Write out the stretch of the mailing-list reply on mutex-free pipes from "Now to the point: in" through "have to stay.".

Start of Provided text

Re: Mutex free Pipes

Mateusz Guzik <mjguzik@xxxxxxxxx> · Wed, 22 Jan 2025 08:04:47 +0100

On Wed, Jan 22, 2025 at 3:27 AM Nick Renner <nr2185@xxxxxxx> wrote:
>
> On Tue, Jan 21, 2025 at 3:34 AM Mateusz Guzik <mjguzik@xxxxxxxxx> wrote:
> > Most of the time when something was done it is either because it's a bad
> > idea or (more likely) nobody sat down to do it.
> Ok thanks for this. Realistically seeing if theres a real answer here
> was the main hope of my post, but I'm assuming you're probably correct
> here.
>

Whether things work out or not I definitely encourage you to keep digging.

Worst case scenario you had some fun, best case you made pipes on Linux faster.

> My understanding of kfifo is that read and write operations have to be
> locked at their respective end when there is more than one reader or
> writer, but the data structure doesn't have to be globally locked.
> This could be accomplished with spinlocks for both ends similar to use
> in kfifo_in_spinlocked etc. Pipes already keep track of the number of
> readers or writers, and could use the non-spinlocked path in SPSC
> situations. My assumption is that a majority of pipe usage is in SPSC
> situations so allowing for this much faster version seems desirable.
>

I was under the mistaken assumption you were looking to make this
fully lockless (because of "mutex free") and then I made a poor job
commenting.

So let me try to straighten this out.

I can confirm:
1. you can make a fifo work with respective locks for readers and writers.
2. vast majority of the time there is at most one thread writing and
one thread reading.

On top of that I can also confirm that contention on the mutex is a
significant part of the overhead.

Thus patching it up is most welcome.

So where is the "but"?

First a short remark that apart from what happens when there is both a
reader and a writer active at the same time, in the current code there
is a significant performance loss from single-threaded standpoint. I
poked around some months back, there are things which can be done to
reduce the total overhead and lock hold time (and thus contention)
while retaining the current scheme. The crux being whatever the rework
it must not be slower single-threaded, and it preferably be faster.

Now to the point: in contrast to a regular fifo, the area backing the
total capacity of the pipe is not necessarily fully allocated -- it is
being backed by page-sized buffers allocated and freed as needed.

I think the default capacity is 64K. Only ever using what's needed
(rounded up to a multiple of page size) saves memory for most pipes
and I presume this property will have to stay.

Sample problem this poses for the lockless approach: after finishing
up a buffer, the reader will need to free it, but this needs to be
synchronized against a writer which may just happen to have started
writing there.

It may be there is a trivial solution which does not partially defeat
the point and slow down single-threaded operation, but as is I don't
see it (but then again I did not seriously dig into it).

This is not the entire story (and I'm not an expert on Linux pipes),
but hopefully showcases the gist of the problem as I see it.

That said, per what I mentioned above, drilling here is warranted for
sure, I'm just not at all confident the proposed approach will do the
trick.

Good luck & have fun :)
-- 
Mateusz Guzik <mjguzik gmail.com>

End of Provided text
Start of Records supplied

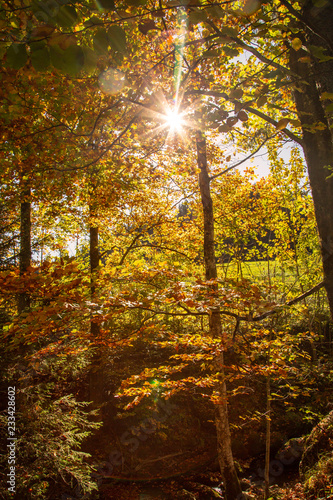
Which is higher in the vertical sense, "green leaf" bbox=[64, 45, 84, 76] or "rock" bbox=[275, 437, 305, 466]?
"green leaf" bbox=[64, 45, 84, 76]

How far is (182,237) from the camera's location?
864cm

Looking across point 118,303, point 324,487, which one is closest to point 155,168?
point 118,303

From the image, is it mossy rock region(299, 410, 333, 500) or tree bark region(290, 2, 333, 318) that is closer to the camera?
tree bark region(290, 2, 333, 318)

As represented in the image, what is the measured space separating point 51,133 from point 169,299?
3442mm

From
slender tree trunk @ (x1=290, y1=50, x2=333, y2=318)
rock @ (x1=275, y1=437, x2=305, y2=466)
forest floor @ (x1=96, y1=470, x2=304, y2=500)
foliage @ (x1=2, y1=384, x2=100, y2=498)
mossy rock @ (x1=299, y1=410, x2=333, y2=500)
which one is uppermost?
slender tree trunk @ (x1=290, y1=50, x2=333, y2=318)

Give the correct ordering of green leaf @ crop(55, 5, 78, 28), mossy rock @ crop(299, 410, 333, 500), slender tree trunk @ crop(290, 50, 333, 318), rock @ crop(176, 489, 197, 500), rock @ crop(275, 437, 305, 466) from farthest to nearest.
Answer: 1. rock @ crop(275, 437, 305, 466)
2. rock @ crop(176, 489, 197, 500)
3. mossy rock @ crop(299, 410, 333, 500)
4. slender tree trunk @ crop(290, 50, 333, 318)
5. green leaf @ crop(55, 5, 78, 28)

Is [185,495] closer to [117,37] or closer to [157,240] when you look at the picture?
[157,240]

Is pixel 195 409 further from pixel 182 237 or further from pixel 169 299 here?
pixel 169 299

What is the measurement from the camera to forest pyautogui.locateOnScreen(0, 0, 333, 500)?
2.28 m

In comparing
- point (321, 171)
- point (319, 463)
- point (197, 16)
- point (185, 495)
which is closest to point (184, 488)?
point (185, 495)

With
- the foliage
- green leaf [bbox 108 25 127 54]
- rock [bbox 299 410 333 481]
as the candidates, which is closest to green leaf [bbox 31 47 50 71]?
green leaf [bbox 108 25 127 54]

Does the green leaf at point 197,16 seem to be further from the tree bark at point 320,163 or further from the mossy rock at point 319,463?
the mossy rock at point 319,463

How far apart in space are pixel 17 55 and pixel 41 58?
12 cm

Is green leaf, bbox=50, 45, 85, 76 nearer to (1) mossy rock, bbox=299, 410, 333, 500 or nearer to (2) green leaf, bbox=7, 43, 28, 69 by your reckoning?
(2) green leaf, bbox=7, 43, 28, 69
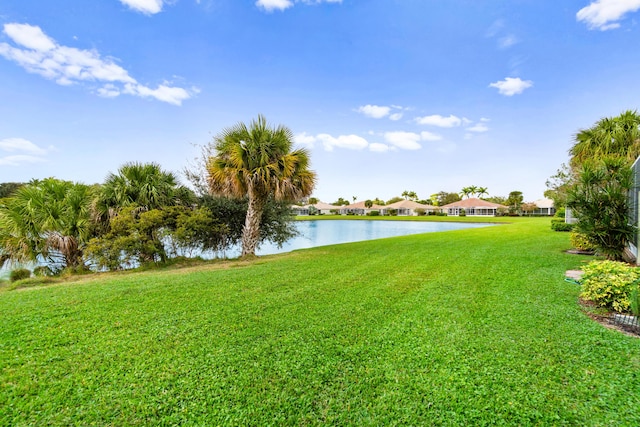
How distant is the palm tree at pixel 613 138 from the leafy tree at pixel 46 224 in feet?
65.6

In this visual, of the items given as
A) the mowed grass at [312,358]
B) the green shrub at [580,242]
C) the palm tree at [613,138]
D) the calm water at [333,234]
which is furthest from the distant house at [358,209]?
the mowed grass at [312,358]

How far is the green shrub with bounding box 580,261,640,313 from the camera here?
3.84m

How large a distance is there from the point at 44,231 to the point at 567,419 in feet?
38.4

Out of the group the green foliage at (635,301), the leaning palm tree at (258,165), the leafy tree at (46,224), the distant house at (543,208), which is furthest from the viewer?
the distant house at (543,208)

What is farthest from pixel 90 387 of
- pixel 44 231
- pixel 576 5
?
pixel 576 5

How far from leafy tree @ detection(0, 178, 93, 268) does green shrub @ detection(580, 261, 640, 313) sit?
12.1 m

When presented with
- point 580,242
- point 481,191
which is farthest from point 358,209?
point 580,242

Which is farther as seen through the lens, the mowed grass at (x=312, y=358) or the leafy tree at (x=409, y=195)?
the leafy tree at (x=409, y=195)

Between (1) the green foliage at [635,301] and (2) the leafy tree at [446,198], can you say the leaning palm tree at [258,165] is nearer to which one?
(1) the green foliage at [635,301]

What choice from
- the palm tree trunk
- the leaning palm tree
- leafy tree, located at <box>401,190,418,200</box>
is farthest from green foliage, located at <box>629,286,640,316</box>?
leafy tree, located at <box>401,190,418,200</box>

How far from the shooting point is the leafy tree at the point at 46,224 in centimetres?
788

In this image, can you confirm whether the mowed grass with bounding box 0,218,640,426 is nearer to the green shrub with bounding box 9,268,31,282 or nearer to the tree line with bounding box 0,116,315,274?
the tree line with bounding box 0,116,315,274

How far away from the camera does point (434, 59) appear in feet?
53.1

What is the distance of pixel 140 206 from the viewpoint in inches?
359
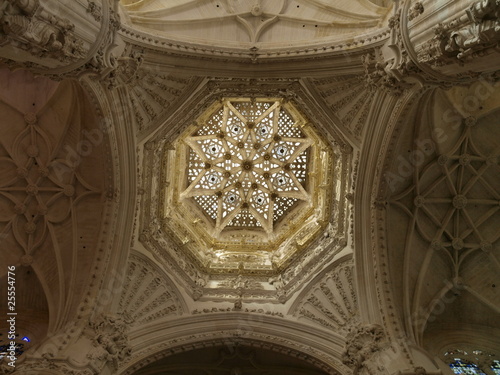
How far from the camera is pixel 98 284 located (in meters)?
12.1

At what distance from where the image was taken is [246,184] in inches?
675

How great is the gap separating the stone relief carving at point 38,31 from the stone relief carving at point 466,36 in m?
5.93

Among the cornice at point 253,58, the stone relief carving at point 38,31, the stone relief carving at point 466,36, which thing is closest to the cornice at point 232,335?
the cornice at point 253,58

End of Records supplied

◆ Full solution
Now to the point: in contrast to a regular fifo, the area backing the
total capacity of the pipe is not necessarily fully allocated -- it is
being backed by page-sized buffers allocated and freed as needed.

I think the default capacity is 64K. Only ever using what's needed
(rounded up to a multiple of page size) saves memory for most pipes
and I presume this property will have to stay.